(Entries on spatial positioning)
* begin *

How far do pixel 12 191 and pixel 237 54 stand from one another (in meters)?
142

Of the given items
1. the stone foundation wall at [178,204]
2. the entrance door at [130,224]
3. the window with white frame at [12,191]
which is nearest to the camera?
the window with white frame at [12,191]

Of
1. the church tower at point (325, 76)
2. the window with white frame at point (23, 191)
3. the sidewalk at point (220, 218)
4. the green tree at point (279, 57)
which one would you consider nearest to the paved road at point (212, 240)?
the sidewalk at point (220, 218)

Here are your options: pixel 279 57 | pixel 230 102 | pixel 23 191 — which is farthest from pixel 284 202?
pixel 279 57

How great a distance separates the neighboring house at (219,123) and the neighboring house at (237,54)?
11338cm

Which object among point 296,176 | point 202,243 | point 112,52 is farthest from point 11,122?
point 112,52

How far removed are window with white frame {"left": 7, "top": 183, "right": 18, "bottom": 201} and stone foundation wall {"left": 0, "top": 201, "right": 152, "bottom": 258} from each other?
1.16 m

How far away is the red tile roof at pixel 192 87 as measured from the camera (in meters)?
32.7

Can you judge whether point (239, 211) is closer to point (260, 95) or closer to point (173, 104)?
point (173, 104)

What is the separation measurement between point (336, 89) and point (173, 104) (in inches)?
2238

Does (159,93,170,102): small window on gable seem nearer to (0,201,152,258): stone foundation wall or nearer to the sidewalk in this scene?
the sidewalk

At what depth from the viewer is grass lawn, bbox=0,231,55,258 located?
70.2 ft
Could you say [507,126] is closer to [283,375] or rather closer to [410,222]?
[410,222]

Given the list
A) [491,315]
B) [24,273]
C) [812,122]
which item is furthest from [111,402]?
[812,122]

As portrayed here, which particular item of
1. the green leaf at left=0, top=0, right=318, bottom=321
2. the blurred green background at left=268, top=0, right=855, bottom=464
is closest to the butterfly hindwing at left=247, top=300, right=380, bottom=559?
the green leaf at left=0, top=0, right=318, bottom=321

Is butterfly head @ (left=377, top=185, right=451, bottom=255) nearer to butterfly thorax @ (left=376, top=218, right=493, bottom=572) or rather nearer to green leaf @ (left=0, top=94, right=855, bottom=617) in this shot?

* end *

> _Your instructions_:
Please extract exactly, and only, the lines from the line containing "How great a" through the last line of the records.

> _Exercise answer_:
How great a distance separates the neighboring house at (219,123) and the neighboring house at (237,54)?
11338cm

Which object among point 296,176 | point 202,243 | point 112,52 is farthest from point 11,122?
point 112,52

How far removed are window with white frame {"left": 7, "top": 183, "right": 18, "bottom": 201} and stone foundation wall {"left": 0, "top": 201, "right": 152, "bottom": 258} from each other?
1.16 m

How far away is the red tile roof at pixel 192 87 as measured from the camera (in meters)?
32.7

Can you judge whether point (239, 211) is closer to point (260, 95) or closer to point (173, 104)?
point (173, 104)

What is the separation measurement between point (336, 89) and point (173, 104) (in inches)?
2238

Does (159,93,170,102): small window on gable seem nearer to (0,201,152,258): stone foundation wall or nearer to the sidewalk in this scene?
the sidewalk

At what depth from the viewer is grass lawn, bbox=0,231,55,258 located?
70.2 ft
Could you say [507,126] is closer to [283,375] or rather closer to [410,222]?
[410,222]

Given the list
A) [491,315]
B) [24,273]
C) [812,122]
which item is furthest from [111,402]?
[812,122]

As portrayed here, which particular item of
1. the green leaf at left=0, top=0, right=318, bottom=321
2. the blurred green background at left=268, top=0, right=855, bottom=464
is closest to the butterfly hindwing at left=247, top=300, right=380, bottom=559?
the green leaf at left=0, top=0, right=318, bottom=321

Is butterfly head @ (left=377, top=185, right=451, bottom=255) nearer to butterfly thorax @ (left=376, top=218, right=493, bottom=572) or rather nearer to green leaf @ (left=0, top=94, right=855, bottom=617) in this shot?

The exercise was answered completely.